This was the first DSLR that I had used. It was a friend's, and I really liked it. I then was a photographer at a camp and they supplied me with a Nikon D5000. I used that for a couple months and then decided to to buy my own camera. I went with the Canon XSi, because when I had used it earlier it felt like a good quality camera, and it was a decent price. I was still using the D5000 then I got my XSi. I went out to shoot with it and wasn't as impressed with it as I had been before. I don't know what it was, but it felt light and flimsy.
The image quality was pretty good, but the reds seemed to be really strong and that's saying a lot because I am partially color blind to red. I was able to take some pretty amazing pictures with it.
Then kit lens that came with it was not that great, but that is to be expected with a kit lens. I never had any blurry pictures with it. With a Canon DSLR, there are a lot of lenses that will fit the XSi.
The display on the XSi feels huge. It displays a lot of information, but it looks clean. One thing I would like is the top display like the Canon D series has. It was very bright and got annoying in the dark. When you bring your face close to the camera, the screen shuts off. It's a very nice feature.
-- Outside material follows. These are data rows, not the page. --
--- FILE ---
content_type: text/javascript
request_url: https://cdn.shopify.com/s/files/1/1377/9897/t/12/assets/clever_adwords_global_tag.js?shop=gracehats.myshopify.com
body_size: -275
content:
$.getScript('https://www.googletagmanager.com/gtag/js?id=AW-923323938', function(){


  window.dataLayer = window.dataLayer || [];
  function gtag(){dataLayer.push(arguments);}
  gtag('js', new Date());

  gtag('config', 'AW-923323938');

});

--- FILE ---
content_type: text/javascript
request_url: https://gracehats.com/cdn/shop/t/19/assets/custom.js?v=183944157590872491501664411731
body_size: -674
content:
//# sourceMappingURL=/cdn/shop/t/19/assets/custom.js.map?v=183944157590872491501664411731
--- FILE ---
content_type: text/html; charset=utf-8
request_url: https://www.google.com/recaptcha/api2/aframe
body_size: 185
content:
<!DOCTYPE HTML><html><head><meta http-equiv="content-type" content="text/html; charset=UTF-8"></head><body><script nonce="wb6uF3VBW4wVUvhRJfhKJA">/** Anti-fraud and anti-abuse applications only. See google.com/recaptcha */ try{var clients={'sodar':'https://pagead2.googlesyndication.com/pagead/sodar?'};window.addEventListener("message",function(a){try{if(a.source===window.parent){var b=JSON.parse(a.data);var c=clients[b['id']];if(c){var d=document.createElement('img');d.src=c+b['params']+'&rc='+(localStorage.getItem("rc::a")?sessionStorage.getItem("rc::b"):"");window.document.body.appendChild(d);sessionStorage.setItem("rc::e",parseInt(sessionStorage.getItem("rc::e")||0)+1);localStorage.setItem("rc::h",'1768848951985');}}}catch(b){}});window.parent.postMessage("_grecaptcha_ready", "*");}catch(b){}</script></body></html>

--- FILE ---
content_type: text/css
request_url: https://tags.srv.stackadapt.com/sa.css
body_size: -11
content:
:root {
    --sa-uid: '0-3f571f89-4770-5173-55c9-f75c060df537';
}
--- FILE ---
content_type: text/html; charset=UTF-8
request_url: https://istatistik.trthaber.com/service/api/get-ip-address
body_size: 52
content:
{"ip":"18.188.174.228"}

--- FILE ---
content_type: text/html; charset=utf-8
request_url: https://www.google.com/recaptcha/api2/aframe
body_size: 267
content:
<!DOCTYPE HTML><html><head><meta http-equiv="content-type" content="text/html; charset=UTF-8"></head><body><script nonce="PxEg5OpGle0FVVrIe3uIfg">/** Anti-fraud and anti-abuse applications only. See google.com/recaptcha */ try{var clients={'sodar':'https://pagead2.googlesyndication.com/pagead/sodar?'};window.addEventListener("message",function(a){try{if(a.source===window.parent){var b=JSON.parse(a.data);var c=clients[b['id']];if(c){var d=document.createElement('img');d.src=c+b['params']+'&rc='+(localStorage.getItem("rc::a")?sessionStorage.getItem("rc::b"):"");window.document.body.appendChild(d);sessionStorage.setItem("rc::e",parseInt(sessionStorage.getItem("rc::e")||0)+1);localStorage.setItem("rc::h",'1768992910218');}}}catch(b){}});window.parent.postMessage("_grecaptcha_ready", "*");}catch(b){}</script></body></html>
Changing settings on the XSi can be really easy or really hard. Changing aperture, shutter speed, and ISO are dead simple. Changing things like white balance, resolution, quality, etc. is hard. You either have to press a small button that isn't labeled or go through a couple menus.
The XSi uses a SDHC card. They are pretty cheap and common. And most computers have readers for them. They are more reliable then the Comact Flash.
Overall, this is a good entry-level camera for those just getting started in photography and want something better then a point and shoot. Overall, it's pretty simple to use and learn, and with its wide support of lens, it make upgrading easy.